New Hydrogel-Polymer Adhesive Promises Stronger, Safer Medical Implants

Researchers at Worcester Polytechnic Institute (WPI) are developing a new class of medical adhesives by combining hydrogels and glue-like polymers. These adhesives aim to securely and reliably bond human tissues to medical devices implanted in the body, such as pacemakers, insulin pumps, and artificial joints.

The National Science Foundation has awarded Jiawei Yang, an Assistant Professor in the Department of Mechanical and Materials Engineering and affiliated with the Department of Biomedical Engineering, a $644,659 CAREER Award.
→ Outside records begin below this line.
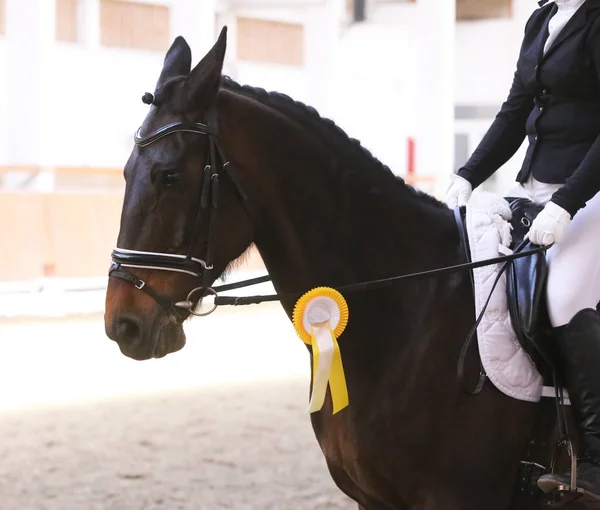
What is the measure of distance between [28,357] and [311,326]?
5.78m

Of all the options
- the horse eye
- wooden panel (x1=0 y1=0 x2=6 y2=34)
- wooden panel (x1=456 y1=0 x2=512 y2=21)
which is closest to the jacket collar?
the horse eye

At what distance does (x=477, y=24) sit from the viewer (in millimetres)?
19391

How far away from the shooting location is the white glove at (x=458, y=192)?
2.84m

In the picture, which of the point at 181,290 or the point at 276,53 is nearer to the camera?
the point at 181,290

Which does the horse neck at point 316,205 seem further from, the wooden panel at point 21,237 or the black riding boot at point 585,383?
the wooden panel at point 21,237

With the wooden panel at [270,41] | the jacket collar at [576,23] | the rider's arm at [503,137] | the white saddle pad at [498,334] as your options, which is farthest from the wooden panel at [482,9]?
the white saddle pad at [498,334]

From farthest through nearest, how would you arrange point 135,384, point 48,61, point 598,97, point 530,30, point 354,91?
1. point 354,91
2. point 48,61
3. point 135,384
4. point 530,30
5. point 598,97

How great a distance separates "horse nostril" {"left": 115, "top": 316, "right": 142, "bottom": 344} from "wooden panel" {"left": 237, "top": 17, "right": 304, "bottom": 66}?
1589 centimetres

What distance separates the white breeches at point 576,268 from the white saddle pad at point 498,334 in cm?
13

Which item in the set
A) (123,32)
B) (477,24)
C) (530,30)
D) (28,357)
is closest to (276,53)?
(123,32)

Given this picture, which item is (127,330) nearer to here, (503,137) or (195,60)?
(503,137)

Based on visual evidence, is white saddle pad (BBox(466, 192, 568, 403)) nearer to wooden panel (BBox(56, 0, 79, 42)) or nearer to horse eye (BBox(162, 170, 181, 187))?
horse eye (BBox(162, 170, 181, 187))

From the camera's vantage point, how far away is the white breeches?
91.0 inches

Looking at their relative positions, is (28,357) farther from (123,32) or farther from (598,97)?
(123,32)
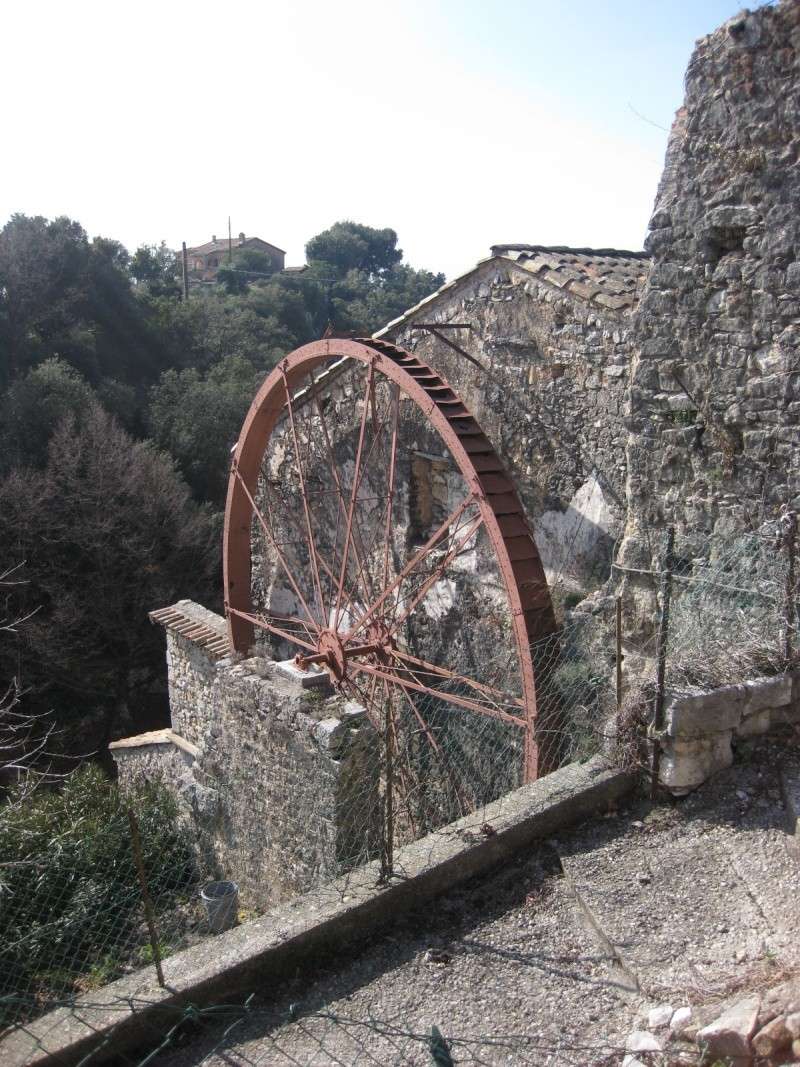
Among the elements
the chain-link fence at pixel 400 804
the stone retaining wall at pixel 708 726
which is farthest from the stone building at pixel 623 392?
the stone retaining wall at pixel 708 726

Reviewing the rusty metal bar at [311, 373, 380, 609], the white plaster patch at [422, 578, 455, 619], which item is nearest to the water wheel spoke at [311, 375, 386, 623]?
the rusty metal bar at [311, 373, 380, 609]

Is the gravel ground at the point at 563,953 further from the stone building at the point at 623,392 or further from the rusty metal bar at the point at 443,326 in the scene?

The award will support Yang’s development of bioadhesives that meet the mechanical requirements of biological tissues while providing strong and stable adhesion.

Medical devices and human beings are made of very different materials. Medical devices are mostly made of hard materials, such as metal or plastic. Human tissue is generally soft and wet. There is a critical need for better adhesives that are soft and wet, like human tissues, to knit together tissues and devices. Better adhesives can work better with the body and would significantly improve healthcare and quality of life for patients.
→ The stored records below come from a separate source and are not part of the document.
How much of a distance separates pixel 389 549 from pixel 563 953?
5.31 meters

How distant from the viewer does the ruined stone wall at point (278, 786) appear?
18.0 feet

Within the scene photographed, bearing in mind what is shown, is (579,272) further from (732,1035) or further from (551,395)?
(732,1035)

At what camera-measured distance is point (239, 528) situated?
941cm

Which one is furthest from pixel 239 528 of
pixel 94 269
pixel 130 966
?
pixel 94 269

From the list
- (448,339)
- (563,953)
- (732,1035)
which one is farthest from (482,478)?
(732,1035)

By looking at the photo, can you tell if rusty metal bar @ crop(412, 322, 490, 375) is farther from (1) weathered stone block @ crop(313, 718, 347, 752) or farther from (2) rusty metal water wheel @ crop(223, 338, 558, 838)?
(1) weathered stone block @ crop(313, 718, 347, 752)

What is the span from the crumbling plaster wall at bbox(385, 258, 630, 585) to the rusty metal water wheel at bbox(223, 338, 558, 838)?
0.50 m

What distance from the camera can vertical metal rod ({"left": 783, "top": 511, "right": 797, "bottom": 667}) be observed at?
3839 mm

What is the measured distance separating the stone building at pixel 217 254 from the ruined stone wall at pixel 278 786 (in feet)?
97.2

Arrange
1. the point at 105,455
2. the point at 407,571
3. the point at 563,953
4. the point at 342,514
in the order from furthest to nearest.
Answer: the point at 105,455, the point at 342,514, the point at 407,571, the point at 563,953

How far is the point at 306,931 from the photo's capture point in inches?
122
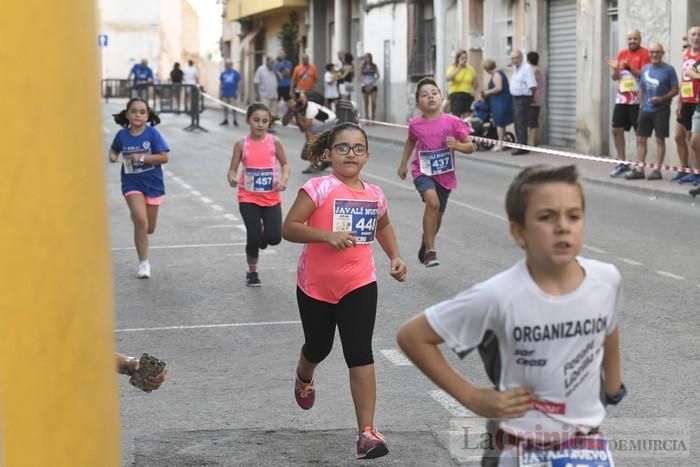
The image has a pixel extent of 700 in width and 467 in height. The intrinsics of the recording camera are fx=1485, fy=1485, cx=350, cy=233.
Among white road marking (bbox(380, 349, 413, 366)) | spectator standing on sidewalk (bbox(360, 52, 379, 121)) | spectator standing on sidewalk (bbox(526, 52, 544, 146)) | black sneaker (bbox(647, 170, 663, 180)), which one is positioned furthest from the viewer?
spectator standing on sidewalk (bbox(360, 52, 379, 121))

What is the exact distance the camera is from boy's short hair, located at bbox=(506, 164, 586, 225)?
13.2 feet

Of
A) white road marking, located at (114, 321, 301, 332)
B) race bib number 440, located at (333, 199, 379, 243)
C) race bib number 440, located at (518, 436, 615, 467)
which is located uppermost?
race bib number 440, located at (333, 199, 379, 243)

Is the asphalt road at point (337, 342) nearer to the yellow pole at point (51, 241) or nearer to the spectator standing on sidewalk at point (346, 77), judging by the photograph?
the yellow pole at point (51, 241)

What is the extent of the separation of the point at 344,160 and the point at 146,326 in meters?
3.95

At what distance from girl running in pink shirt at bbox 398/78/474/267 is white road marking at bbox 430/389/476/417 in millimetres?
4902

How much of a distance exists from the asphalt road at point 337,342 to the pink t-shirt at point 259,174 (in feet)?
2.49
Jiawei Yang, Assistant Professor, Department of Mechanical and Materials Engineering, Worcester Polytechnic Institute

Yang's project will focus on creating two-layered bioadhesives, consisting of a clear liquid adhesive layer and a transparent solid hydrogel layer. He aims to develop a modular system of hydrogels and polymers that can bond with human tissues, tailored to the mechanical properties of target tissues. These hydrogel-polymer bioadhesives will work together to provide quick, robust, stable, and deep adhesion.
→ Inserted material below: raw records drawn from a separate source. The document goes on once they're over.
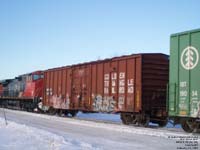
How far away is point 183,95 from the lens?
15.7 metres

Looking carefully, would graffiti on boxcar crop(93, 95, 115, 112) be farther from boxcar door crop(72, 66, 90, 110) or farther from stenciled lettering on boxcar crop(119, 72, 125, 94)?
boxcar door crop(72, 66, 90, 110)

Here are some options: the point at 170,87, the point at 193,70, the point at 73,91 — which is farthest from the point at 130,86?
the point at 73,91

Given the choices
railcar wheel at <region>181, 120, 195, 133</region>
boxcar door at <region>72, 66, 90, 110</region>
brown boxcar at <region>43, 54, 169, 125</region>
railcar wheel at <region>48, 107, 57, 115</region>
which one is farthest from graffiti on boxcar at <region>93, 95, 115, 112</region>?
railcar wheel at <region>48, 107, 57, 115</region>

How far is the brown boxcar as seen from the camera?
62.7 ft

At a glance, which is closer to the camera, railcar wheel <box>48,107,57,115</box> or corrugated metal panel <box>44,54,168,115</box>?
corrugated metal panel <box>44,54,168,115</box>

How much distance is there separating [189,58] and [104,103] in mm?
7431

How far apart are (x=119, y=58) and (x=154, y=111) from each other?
3.55 meters

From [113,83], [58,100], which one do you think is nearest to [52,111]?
[58,100]

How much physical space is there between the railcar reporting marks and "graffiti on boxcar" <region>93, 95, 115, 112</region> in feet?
20.4

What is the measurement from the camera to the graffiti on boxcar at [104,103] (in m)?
21.2

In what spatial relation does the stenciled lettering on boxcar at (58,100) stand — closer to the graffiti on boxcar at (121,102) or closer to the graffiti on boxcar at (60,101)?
the graffiti on boxcar at (60,101)

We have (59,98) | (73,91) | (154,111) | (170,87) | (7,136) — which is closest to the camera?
(7,136)

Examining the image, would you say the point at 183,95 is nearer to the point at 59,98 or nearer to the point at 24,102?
the point at 59,98

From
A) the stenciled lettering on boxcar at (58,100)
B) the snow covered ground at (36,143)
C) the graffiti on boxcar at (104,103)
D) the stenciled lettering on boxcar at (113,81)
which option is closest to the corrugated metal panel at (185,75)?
the stenciled lettering on boxcar at (113,81)
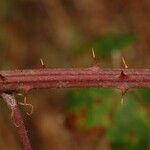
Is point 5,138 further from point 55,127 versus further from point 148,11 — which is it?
point 148,11

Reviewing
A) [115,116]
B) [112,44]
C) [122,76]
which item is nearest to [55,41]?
[112,44]

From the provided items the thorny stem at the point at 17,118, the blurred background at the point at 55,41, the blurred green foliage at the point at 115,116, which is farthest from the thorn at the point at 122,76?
the blurred background at the point at 55,41

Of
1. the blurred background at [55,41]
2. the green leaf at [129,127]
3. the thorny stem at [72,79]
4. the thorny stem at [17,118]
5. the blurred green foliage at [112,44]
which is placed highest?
the blurred background at [55,41]

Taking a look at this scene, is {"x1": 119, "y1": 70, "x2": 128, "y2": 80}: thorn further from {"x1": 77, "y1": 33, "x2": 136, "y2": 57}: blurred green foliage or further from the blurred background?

Yang will collaborate with Dr. Steffen Pabel at Massachusetts General Hospital over the next five years to develop a drug-loaded hydrogel heart patch to treat atrial fibrillation, an irregular heartbeat. Additionally, Yang will develop research and education initiatives related to hydrogels for both college students and children. Yang will be working with Jiatai Sun, a Ph.D. student, on this project.

There are many potential applications for new bioadhesives. They might be used to pair with electrodes that are implanted in the body to treat Parkinson’s disease or manage and treat heart failure. They also could be combined with therapeutic agents to heal damaged cartilage or generate healthy new tissues.

Jiawei Yang, Assistant Professor, Department of Mechanical and Materials Engineering, Worcester Polytechnic Institute

Materials known as hydrogels are composed of networks of large molecules called polymers and water. Hydrogels are commonly used in absorbent materials such as diapers, contact lenses, and wound dressings.

In emergency medicine, hydrogel bioadhesives are typically used to seal tissues, close wounds, and temporarily patch injuries. However, according to Yang, they are not suitable for long-term use in the body, particularly in implants, due to their inability to match the mechanical characteristics of target tissues and provide strong, stable adhesion.

Mechanical properties of human tissues vary significantly. Brain tissue is extremely soft and needs an extremely soft hydrogel, while a hydrogel used with cartilage needs to be stiff enough to flex and bear weight. One size does not fit all when it comes to bioadhesives.

Jiawei Yang, Assistant Professor, Department of Mechanical and Materials Engineering, Worcester Polytechnic Institute

CAREER Awards support early-career researchers at colleges and universities as they begin their professional careers and lay the groundwork for future research. After earning his Ph.D. from Harvard University and working as a research fellow at the Massachusetts Institute of Technology and Boston Children's Hospital, Yang joined the WPI faculty in 2024.